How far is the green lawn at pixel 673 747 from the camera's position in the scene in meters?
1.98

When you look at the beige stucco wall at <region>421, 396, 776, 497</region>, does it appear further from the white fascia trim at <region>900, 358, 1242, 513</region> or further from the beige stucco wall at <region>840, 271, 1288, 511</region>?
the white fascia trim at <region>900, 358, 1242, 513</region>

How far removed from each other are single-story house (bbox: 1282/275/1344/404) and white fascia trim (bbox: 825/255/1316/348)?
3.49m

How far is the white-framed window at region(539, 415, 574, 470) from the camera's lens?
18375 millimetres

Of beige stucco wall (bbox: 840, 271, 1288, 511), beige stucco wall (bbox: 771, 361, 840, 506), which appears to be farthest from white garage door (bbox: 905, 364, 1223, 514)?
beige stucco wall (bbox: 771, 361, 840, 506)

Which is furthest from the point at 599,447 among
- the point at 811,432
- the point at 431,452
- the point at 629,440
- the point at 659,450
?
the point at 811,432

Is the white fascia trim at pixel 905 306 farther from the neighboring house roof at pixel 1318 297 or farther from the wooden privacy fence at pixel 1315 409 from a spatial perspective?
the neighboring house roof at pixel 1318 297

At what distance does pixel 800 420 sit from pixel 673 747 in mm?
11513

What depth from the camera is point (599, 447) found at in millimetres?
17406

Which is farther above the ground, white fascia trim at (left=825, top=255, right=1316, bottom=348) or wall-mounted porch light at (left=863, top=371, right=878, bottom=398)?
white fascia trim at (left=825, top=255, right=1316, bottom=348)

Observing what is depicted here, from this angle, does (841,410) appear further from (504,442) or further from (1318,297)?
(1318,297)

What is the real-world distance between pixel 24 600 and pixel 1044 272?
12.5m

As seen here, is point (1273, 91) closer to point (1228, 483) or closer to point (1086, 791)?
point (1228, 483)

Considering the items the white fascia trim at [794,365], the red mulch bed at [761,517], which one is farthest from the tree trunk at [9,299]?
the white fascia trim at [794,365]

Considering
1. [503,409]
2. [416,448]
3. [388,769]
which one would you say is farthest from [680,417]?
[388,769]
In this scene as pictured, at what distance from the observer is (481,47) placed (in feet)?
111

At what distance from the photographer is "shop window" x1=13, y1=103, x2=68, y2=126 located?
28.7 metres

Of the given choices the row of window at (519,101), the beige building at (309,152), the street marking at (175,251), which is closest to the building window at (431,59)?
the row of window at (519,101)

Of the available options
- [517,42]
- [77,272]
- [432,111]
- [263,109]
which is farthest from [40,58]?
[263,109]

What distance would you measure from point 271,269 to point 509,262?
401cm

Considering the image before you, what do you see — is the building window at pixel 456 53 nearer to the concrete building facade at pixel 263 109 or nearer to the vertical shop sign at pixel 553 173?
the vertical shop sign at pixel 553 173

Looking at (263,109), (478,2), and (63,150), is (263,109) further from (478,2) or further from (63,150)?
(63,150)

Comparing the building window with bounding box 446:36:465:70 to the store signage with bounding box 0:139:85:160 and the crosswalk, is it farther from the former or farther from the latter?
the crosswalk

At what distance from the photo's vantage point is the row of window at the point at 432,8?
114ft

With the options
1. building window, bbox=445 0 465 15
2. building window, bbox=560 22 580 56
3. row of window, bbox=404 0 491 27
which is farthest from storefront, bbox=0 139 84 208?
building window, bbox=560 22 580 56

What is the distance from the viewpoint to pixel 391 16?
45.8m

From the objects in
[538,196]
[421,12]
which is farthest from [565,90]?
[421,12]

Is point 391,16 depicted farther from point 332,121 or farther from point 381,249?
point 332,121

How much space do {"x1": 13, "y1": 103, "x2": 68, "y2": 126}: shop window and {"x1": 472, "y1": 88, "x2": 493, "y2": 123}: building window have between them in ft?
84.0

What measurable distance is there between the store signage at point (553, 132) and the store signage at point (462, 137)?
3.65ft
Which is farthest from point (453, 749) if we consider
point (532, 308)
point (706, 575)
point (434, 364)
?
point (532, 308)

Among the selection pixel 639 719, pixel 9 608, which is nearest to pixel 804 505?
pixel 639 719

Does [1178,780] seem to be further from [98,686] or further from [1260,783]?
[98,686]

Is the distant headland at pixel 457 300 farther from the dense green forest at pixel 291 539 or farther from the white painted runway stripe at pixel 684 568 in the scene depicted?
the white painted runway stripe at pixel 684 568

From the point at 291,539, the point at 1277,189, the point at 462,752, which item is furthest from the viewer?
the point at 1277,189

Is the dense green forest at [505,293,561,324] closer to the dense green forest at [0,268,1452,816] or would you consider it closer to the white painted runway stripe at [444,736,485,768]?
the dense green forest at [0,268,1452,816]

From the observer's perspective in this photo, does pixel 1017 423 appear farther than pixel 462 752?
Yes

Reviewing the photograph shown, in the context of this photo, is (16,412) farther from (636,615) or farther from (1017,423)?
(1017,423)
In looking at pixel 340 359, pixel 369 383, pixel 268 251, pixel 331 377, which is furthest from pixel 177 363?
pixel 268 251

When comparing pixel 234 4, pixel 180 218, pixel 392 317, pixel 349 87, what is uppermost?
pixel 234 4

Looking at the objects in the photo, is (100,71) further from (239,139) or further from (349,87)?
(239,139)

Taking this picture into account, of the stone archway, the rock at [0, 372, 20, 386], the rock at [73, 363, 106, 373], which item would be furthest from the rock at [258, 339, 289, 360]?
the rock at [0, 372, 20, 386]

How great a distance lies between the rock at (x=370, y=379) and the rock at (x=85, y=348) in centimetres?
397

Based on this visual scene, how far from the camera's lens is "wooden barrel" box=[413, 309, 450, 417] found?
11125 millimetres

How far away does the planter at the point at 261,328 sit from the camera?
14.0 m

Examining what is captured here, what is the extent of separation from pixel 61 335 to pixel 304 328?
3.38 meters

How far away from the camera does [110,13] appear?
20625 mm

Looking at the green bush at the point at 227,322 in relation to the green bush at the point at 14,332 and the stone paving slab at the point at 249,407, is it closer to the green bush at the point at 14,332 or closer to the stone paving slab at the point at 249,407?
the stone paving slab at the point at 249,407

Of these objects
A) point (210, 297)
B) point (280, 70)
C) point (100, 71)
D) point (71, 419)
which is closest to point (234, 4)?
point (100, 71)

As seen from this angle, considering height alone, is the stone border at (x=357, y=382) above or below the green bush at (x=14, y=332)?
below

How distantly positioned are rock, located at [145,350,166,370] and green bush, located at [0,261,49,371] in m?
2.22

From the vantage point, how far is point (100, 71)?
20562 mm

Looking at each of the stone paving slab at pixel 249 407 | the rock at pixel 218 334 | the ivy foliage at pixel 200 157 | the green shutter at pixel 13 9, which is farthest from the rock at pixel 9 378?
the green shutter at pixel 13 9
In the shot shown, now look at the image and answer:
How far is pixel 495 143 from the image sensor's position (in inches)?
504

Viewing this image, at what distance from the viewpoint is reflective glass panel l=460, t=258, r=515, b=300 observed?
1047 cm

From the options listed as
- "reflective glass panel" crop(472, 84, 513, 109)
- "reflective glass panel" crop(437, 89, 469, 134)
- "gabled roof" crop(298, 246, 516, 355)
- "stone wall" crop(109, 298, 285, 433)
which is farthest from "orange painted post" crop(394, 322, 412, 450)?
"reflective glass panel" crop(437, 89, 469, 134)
**********
### WORK INSTRUCTIONS:
Copy out every one of the lines above word for word, with nothing changed.

### RESULT BELOW:
How far is the green lawn at pixel 673 747 from the camera's position in the scene in meters?
1.98

When you look at the beige stucco wall at <region>421, 396, 776, 497</region>, does it appear further from the white fascia trim at <region>900, 358, 1242, 513</region> or further from the beige stucco wall at <region>840, 271, 1288, 511</region>?
the white fascia trim at <region>900, 358, 1242, 513</region>

How far removed from each other are single-story house (bbox: 1282/275/1344/404) and white fascia trim (bbox: 825/255/1316/348)?
3.49m

How far is the white-framed window at region(539, 415, 574, 470) from the camera's lens?
18375 millimetres

Of beige stucco wall (bbox: 840, 271, 1288, 511), beige stucco wall (bbox: 771, 361, 840, 506), which appears to be farthest from white garage door (bbox: 905, 364, 1223, 514)?
beige stucco wall (bbox: 771, 361, 840, 506)

Which is furthest from the point at 599,447 among
- the point at 811,432
- the point at 431,452
- the point at 629,440
- the point at 659,450
?
the point at 811,432

Is the white fascia trim at pixel 905 306 farther from the neighboring house roof at pixel 1318 297 or farther from the wooden privacy fence at pixel 1315 409 from a spatial perspective?
the neighboring house roof at pixel 1318 297

At what distance does pixel 800 420 sit from pixel 673 747 in mm?
11513

What depth from the camera is point (599, 447) found at in millimetres?
17406

Which is farther above the ground, white fascia trim at (left=825, top=255, right=1316, bottom=348) or wall-mounted porch light at (left=863, top=371, right=878, bottom=398)?
white fascia trim at (left=825, top=255, right=1316, bottom=348)

Observing what is depicted here, from this angle, does (841,410) appear further from (504,442) or further from (1318,297)?
(1318,297)

What is the real-world distance between pixel 24 600 and pixel 1044 272?
12.5m

As seen here, is point (1273, 91) closer to point (1228, 483) or closer to point (1086, 791)?
point (1228, 483)

Considering the items the white fascia trim at [794,365], the red mulch bed at [761,517], which one is farthest from the tree trunk at [9,299]?
the white fascia trim at [794,365]

Considering
1. [503,409]
2. [416,448]
3. [388,769]
which one would you say is farthest from [680,417]?
[388,769]
In this scene as pictured, at what distance from the observer is (481,47) placed (in feet)?
111

At what distance from the photographer is "shop window" x1=13, y1=103, x2=68, y2=126 located?
28.7 metres

Of the given choices the row of window at (519,101), the beige building at (309,152), the street marking at (175,251), which is closest to the building window at (431,59)?
the row of window at (519,101)

Of the available options
- [517,42]
- [77,272]
- [432,111]
- [263,109]
which is farthest from [40,58]?
[263,109]

What distance would you measure from point 271,269 to point 509,262?
401cm

Considering the image before you, what do you see — is the building window at pixel 456 53 nearer to the concrete building facade at pixel 263 109 or nearer to the vertical shop sign at pixel 553 173?
the vertical shop sign at pixel 553 173

Looking at (263,109), (478,2), and (63,150), is (263,109) further from (478,2) or further from (63,150)?
(63,150)

Comparing the building window with bounding box 446:36:465:70 to the store signage with bounding box 0:139:85:160 and the crosswalk, is it farther from the former or farther from the latter?
the crosswalk

At what distance from the photo's vantage point is the row of window at the point at 432,8?
114ft

With the options
1. building window, bbox=445 0 465 15
2. building window, bbox=560 22 580 56
3. row of window, bbox=404 0 491 27
which is farthest from storefront, bbox=0 139 84 208?
building window, bbox=560 22 580 56

What is the distance from the viewpoint to pixel 391 16?
45.8m

From the objects in
[538,196]
[421,12]
which is farthest from [565,90]?
[421,12]

Is point 391,16 depicted farther from point 332,121 or farther from point 381,249?
point 332,121

How much space do {"x1": 13, "y1": 103, "x2": 68, "y2": 126}: shop window and {"x1": 472, "y1": 88, "x2": 493, "y2": 123}: building window have between them in ft?
84.0

What measurable distance is there between the store signage at point (553, 132) and the store signage at point (462, 137)?
3.65ft
Which is farthest from point (453, 749) if we consider
point (532, 308)
point (706, 575)
point (434, 364)
?
point (532, 308)

Among the selection pixel 639 719, pixel 9 608, which is nearest to pixel 804 505?
pixel 639 719

Does [1178,780] seem to be further from [98,686] or further from [1260,783]?
[98,686]

Is the distant headland at pixel 457 300 farther from the dense green forest at pixel 291 539 or farther from the white painted runway stripe at pixel 684 568 in the scene depicted?
the white painted runway stripe at pixel 684 568

From the point at 291,539, the point at 1277,189, the point at 462,752, which item is furthest from the viewer?
the point at 1277,189

Is the dense green forest at [505,293,561,324] closer to the dense green forest at [0,268,1452,816] or would you consider it closer to the white painted runway stripe at [444,736,485,768]?
the dense green forest at [0,268,1452,816]

From the observer's perspective in this photo, does pixel 1017 423 appear farther than pixel 462 752?
Yes

Reviewing the photograph shown, in the context of this photo, is (16,412) farther from (636,615) or farther from (1017,423)?
(1017,423)
In looking at pixel 340 359, pixel 369 383, pixel 268 251, pixel 331 377, which is furthest from pixel 177 363?
pixel 268 251

When comparing pixel 234 4, pixel 180 218, pixel 392 317, pixel 349 87, what is uppermost?
pixel 234 4

Looking at the objects in the photo, is (100,71) further from (239,139) or further from (349,87)?
(239,139)

Taking this picture into account, of the stone archway, the rock at [0, 372, 20, 386], the rock at [73, 363, 106, 373], which item would be furthest from the rock at [258, 339, 289, 360]?
the rock at [0, 372, 20, 386]

How great a distance lies between the rock at (x=370, y=379) and the rock at (x=85, y=348) in centimetres?
397

Based on this visual scene, how far from the camera's lens is "wooden barrel" box=[413, 309, 450, 417] found?
11125 millimetres

How far away does the planter at the point at 261,328 sit from the camera?
14.0 m

Examining what is captured here, what is the extent of separation from pixel 61 335 to pixel 304 328?
3.38 meters

How far away from the camera does [110,13] appear?
20625 mm

Looking at the green bush at the point at 227,322 in relation to the green bush at the point at 14,332 and the stone paving slab at the point at 249,407, is it closer to the green bush at the point at 14,332 or closer to the stone paving slab at the point at 249,407?
the stone paving slab at the point at 249,407

Of these objects
A) point (210, 297)
B) point (280, 70)
C) point (100, 71)
D) point (71, 419)
which is closest to point (234, 4)?
point (100, 71)

As seen from this angle, considering height alone, is the stone border at (x=357, y=382) above or below the green bush at (x=14, y=332)?
below

How distantly positioned are rock, located at [145,350,166,370] and green bush, located at [0,261,49,371] in m?
2.22

From the vantage point, how far is point (100, 71)?
20562 mm

Looking at each of the stone paving slab at pixel 249 407 | the rock at pixel 218 334 | the ivy foliage at pixel 200 157 | the green shutter at pixel 13 9, which is farthest from the rock at pixel 9 378?
the green shutter at pixel 13 9
In the shot shown, now look at the image and answer:
How far is pixel 495 143 from the image sensor's position (in inches)?
504

Viewing this image, at what distance from the viewpoint is reflective glass panel l=460, t=258, r=515, b=300 observed?
1047 cm

From the options listed as
- "reflective glass panel" crop(472, 84, 513, 109)
- "reflective glass panel" crop(437, 89, 469, 134)
- "gabled roof" crop(298, 246, 516, 355)
- "stone wall" crop(109, 298, 285, 433)
which is farthest from "orange painted post" crop(394, 322, 412, 450)?
"reflective glass panel" crop(437, 89, 469, 134)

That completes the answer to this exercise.